(Saved data entries)
━━━━━━━━━━━━━━━━━━━━
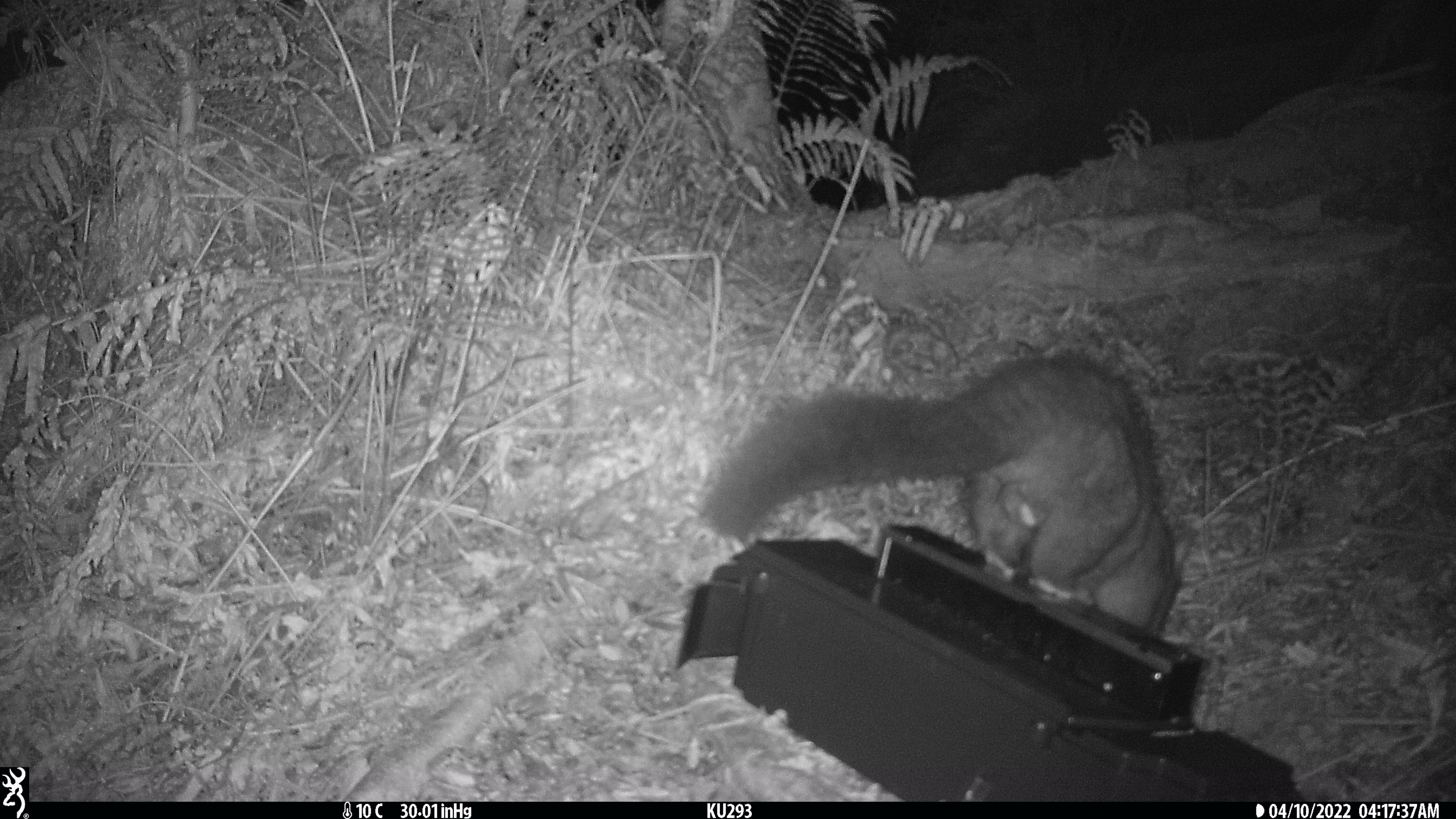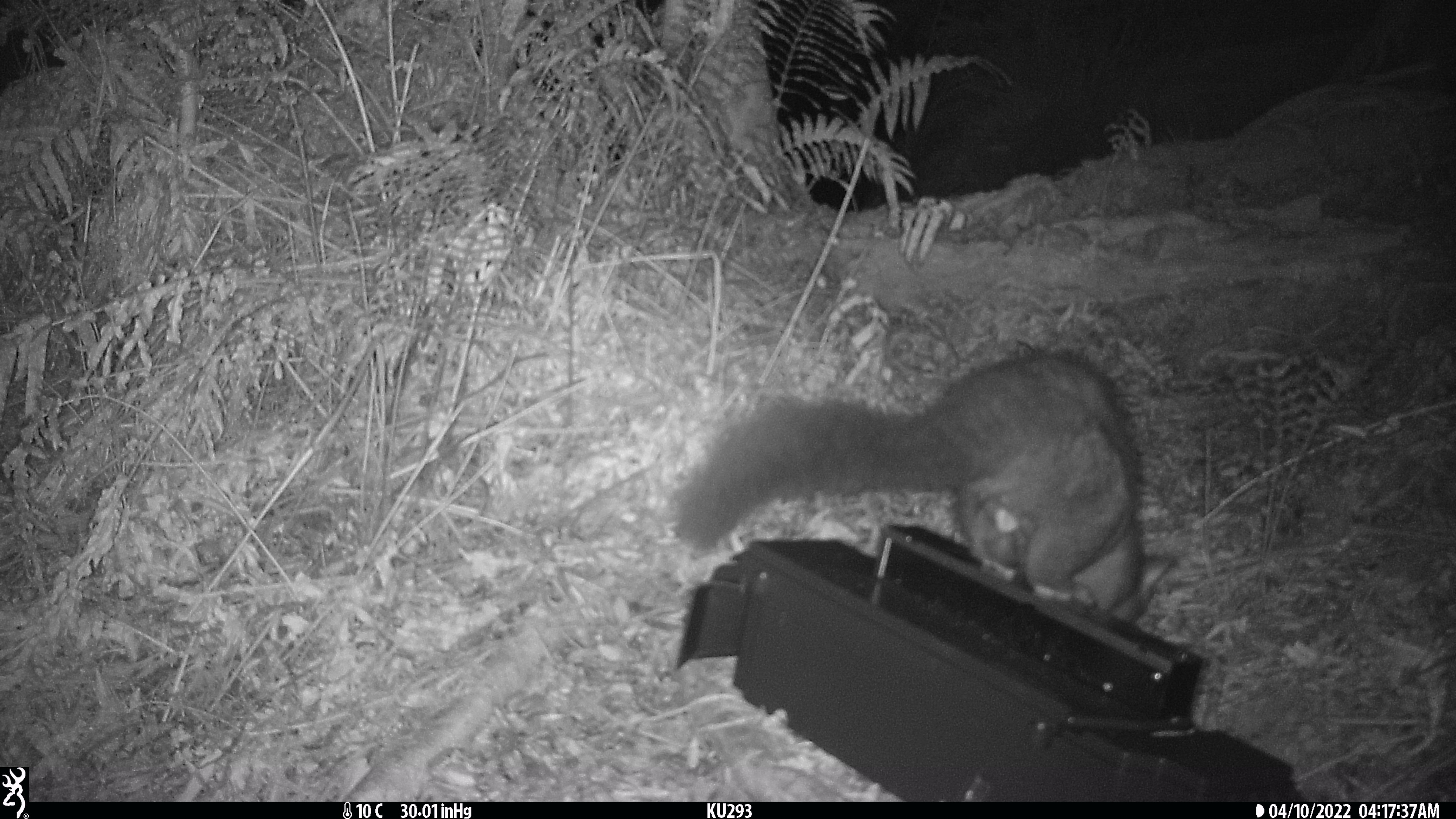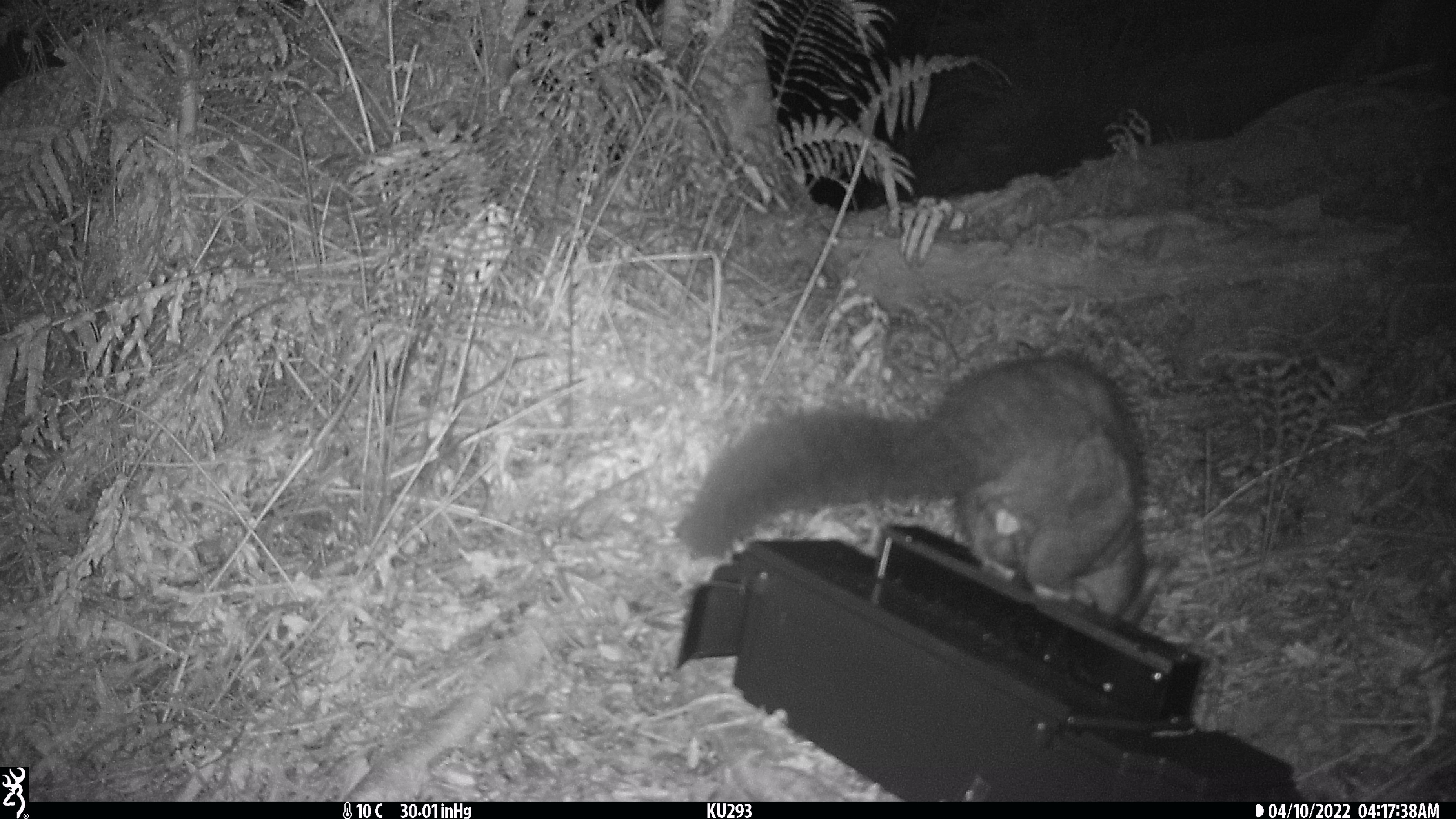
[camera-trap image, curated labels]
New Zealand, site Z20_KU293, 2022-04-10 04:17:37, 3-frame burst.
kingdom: Animalia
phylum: Chordata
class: Mammalia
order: Diprotodontia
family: Phalangeridae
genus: Trichosurus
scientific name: Trichosurus vulpecula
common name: common brushtail possum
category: possum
━━━━━━━━━━━━━━━━━━━━
## EXERCISE DETAILS
Would you please repeat each record exactly? Leave the pictures out.

## OUTPUT FOR THIS EXERCISE
[camera-trap image, curated labels]
New Zealand, site Z20_KU293, 2022-04-10 04:17:37, 3-frame burst.
kingdom: Animalia
phylum: Chordata
class: Mammalia
order: Diprotodontia
family: Phalangeridae
genus: Trichosurus
scientific name: Trichosurus vulpecula
common name: common brushtail possum
category: possum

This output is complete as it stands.